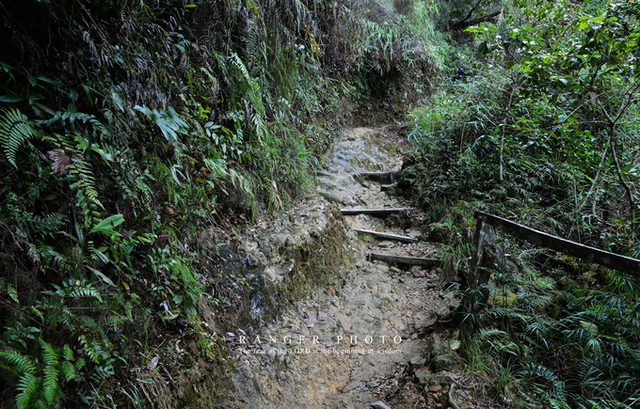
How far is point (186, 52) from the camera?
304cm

* * *

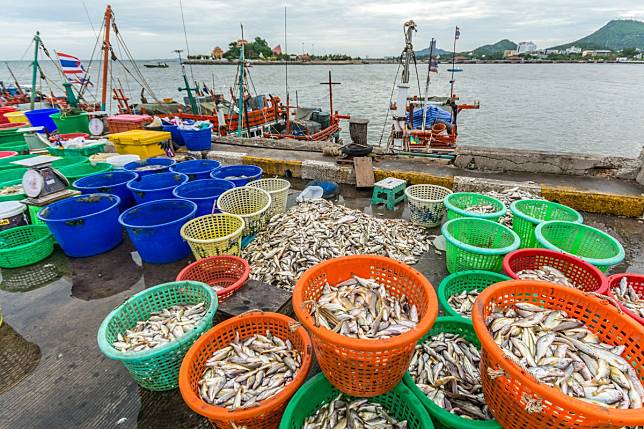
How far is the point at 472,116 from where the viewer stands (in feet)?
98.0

---

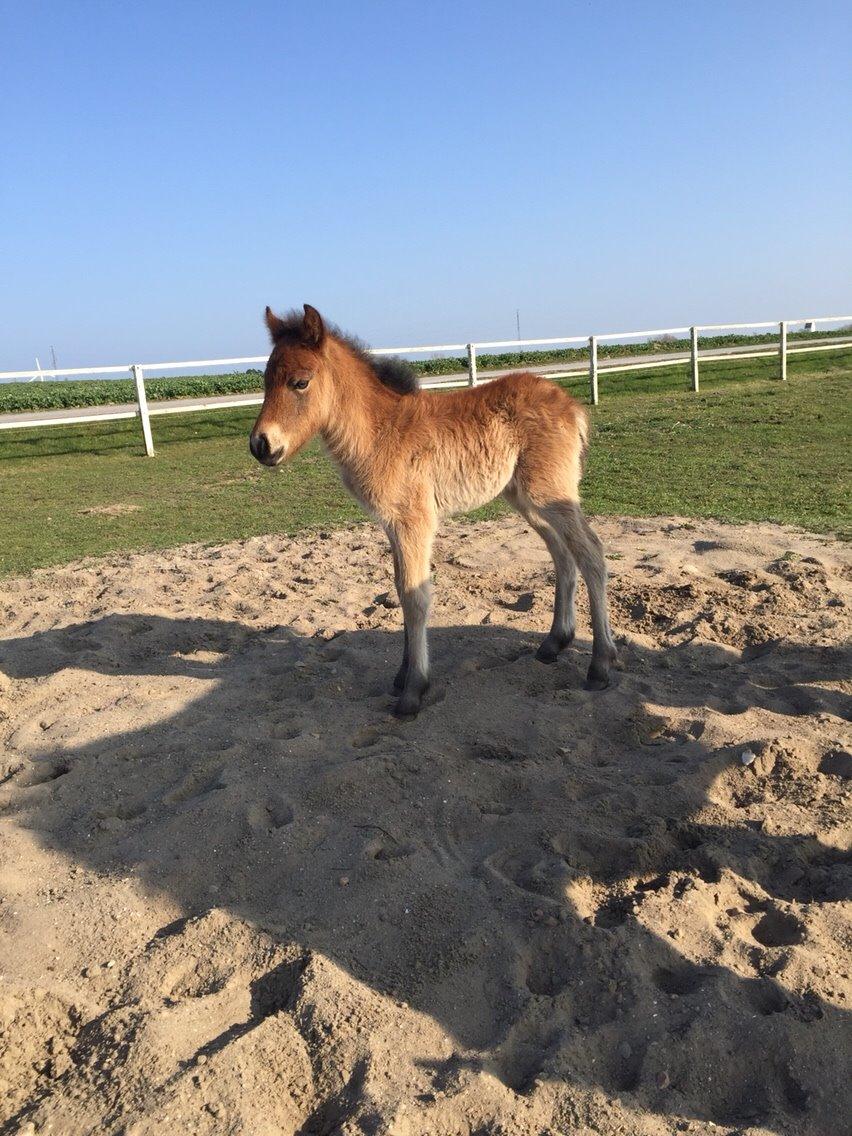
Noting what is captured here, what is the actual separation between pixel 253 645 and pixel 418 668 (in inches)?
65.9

### CONSIGNES
Relevez chaque ligne des données où figure le mot « point », en respectant la casse.

### RÉSULTAT OBTENU
How far is point (186, 52) from the camera?
How far is the point at 472,116 from where the viewer stands (in feet)?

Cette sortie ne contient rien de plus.